EXERCISE PROMPT:
Reproduce the lines of the entries word for word, starting at the line that contains "Looking at the" and continuing through the end of the entries.

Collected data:
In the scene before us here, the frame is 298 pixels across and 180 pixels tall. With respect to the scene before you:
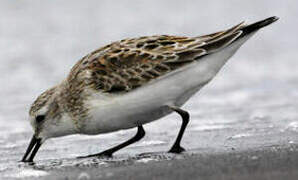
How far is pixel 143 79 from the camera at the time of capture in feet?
21.6

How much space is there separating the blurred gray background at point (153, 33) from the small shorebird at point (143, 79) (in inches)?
34.3

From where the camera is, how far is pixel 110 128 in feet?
22.1

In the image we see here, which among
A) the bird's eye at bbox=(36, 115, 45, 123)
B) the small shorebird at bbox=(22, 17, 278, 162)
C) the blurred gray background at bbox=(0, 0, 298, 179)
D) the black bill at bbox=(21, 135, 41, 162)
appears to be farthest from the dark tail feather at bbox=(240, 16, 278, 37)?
the black bill at bbox=(21, 135, 41, 162)

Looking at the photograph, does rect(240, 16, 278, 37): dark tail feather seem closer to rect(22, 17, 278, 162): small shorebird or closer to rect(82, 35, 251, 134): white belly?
rect(22, 17, 278, 162): small shorebird

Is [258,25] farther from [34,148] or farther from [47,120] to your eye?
[34,148]

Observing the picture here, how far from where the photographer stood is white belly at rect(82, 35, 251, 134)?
21.5ft

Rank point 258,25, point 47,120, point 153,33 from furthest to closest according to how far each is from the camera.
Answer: point 153,33
point 47,120
point 258,25

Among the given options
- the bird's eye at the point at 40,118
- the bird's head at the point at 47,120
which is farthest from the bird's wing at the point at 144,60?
the bird's eye at the point at 40,118

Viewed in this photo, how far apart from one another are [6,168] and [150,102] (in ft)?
4.96

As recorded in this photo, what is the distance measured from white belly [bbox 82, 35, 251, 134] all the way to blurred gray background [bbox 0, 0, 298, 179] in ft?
2.99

TASK RESULT:
Looking at the photograph, does rect(240, 16, 278, 37): dark tail feather seem closer to rect(22, 17, 278, 162): small shorebird or closer to rect(82, 35, 251, 134): white belly?
rect(22, 17, 278, 162): small shorebird

Is [258,25] farther from [34,148] or farther from [47,120] to your eye?
[34,148]

Observing the picture here, how far from where the photographer stood is white belly at rect(82, 35, 251, 134)?
21.5ft

Rank point 258,25, point 47,120, point 153,33 from furthest to closest according to how far each is from the camera.
Answer: point 153,33
point 47,120
point 258,25

Among the given options
- the bird's eye at the point at 40,118
- the bird's head at the point at 47,120
which is farthest from the bird's wing at the point at 144,60?
the bird's eye at the point at 40,118

Viewed in this photo, how far apart from one another are [6,168] and [150,102] (in ft)?
4.96

As recorded in this photo, what is the distance measured from white belly [bbox 82, 35, 251, 134] all the way to blurred gray background [bbox 0, 0, 298, 179] in ft?
2.99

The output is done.